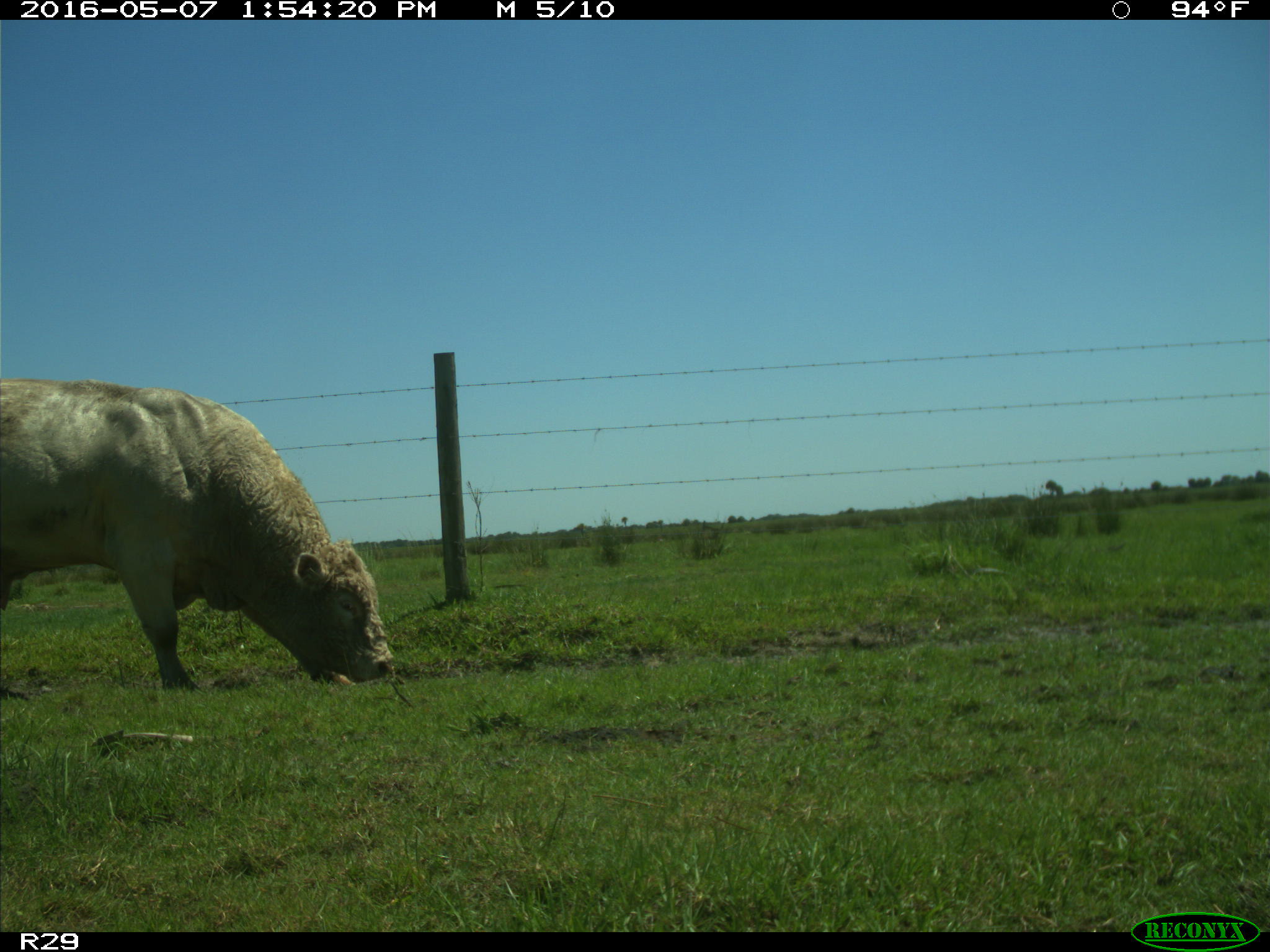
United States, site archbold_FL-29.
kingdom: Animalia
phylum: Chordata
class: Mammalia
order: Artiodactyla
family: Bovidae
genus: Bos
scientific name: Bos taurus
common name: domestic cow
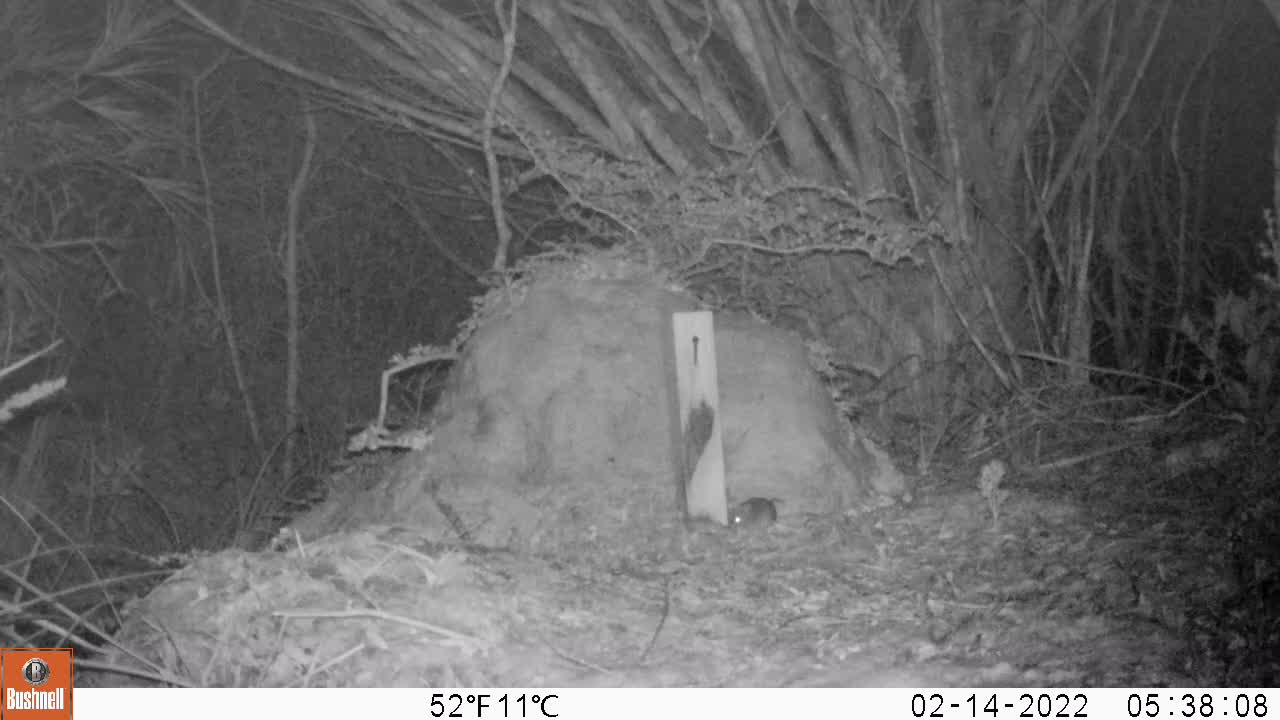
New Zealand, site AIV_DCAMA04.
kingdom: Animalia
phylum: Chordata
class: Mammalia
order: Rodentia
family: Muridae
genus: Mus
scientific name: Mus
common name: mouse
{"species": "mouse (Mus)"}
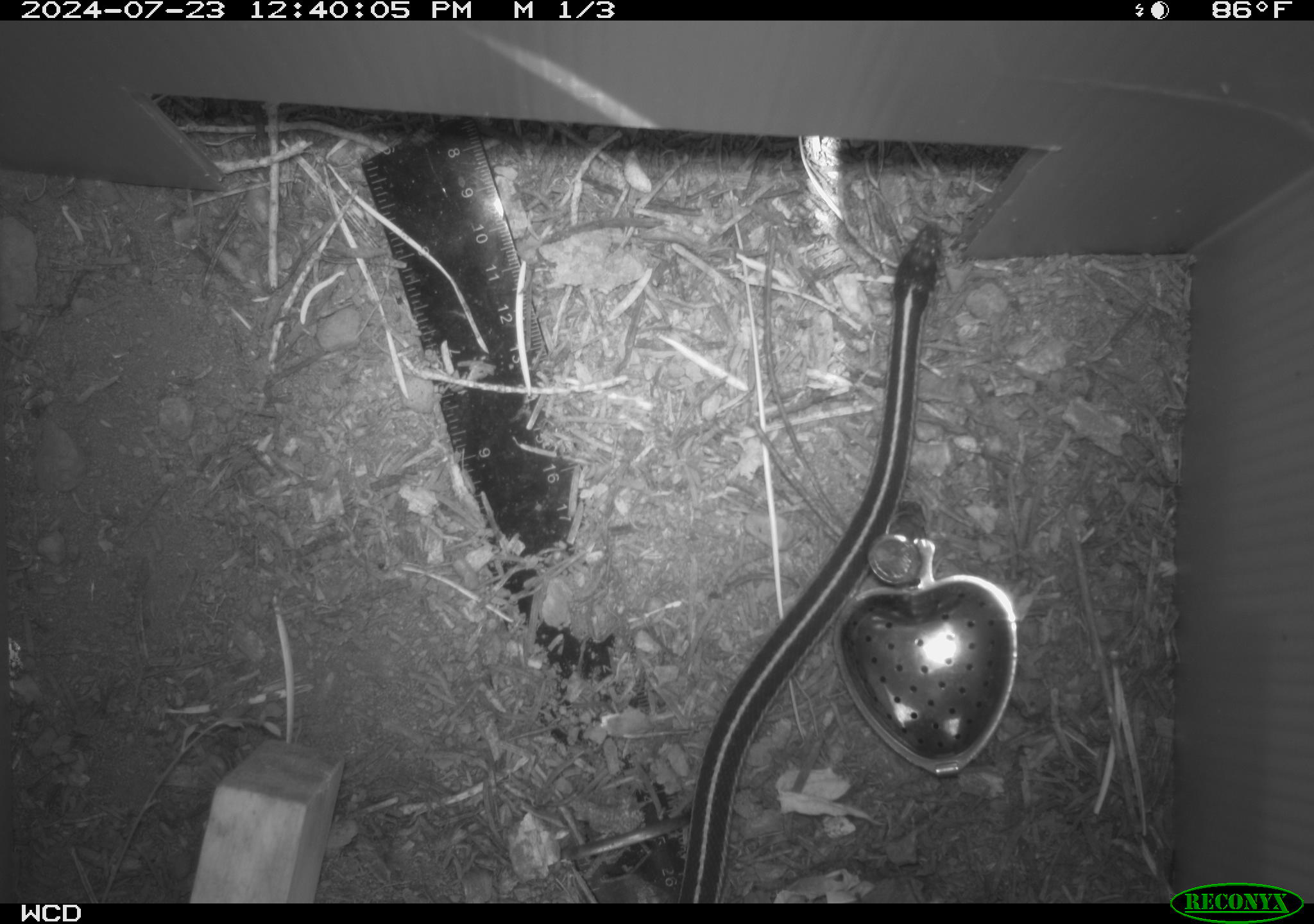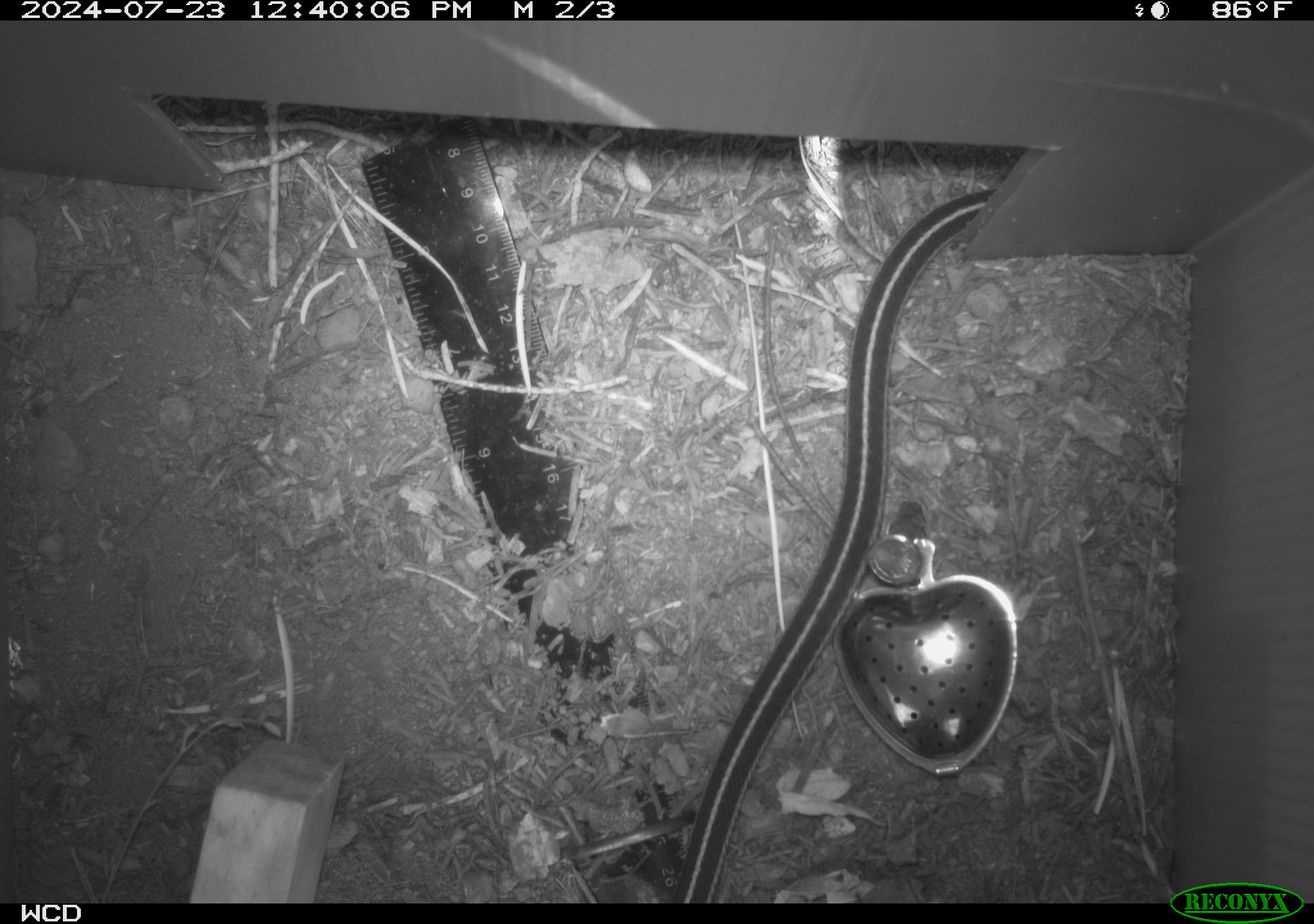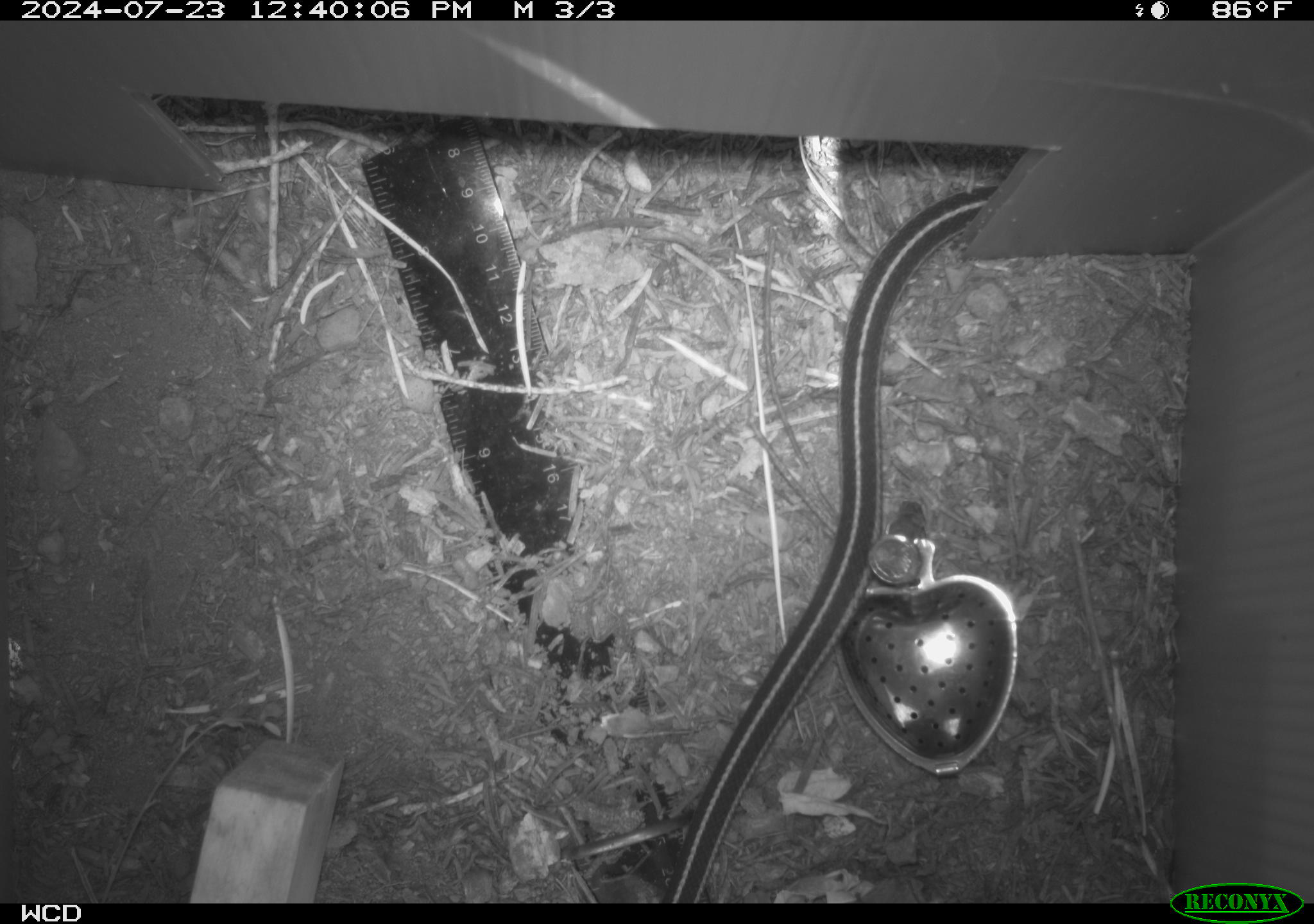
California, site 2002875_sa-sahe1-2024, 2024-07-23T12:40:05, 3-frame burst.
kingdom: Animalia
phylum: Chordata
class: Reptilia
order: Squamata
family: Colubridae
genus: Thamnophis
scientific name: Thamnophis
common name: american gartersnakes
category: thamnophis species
+--
* WORK ORDER
Go through the records above and copy each line where "scientific" is found.

* FINISHED EXERCISE
scientific name: Bos taurus
scientific name: Mus
scientific name: Thamnophis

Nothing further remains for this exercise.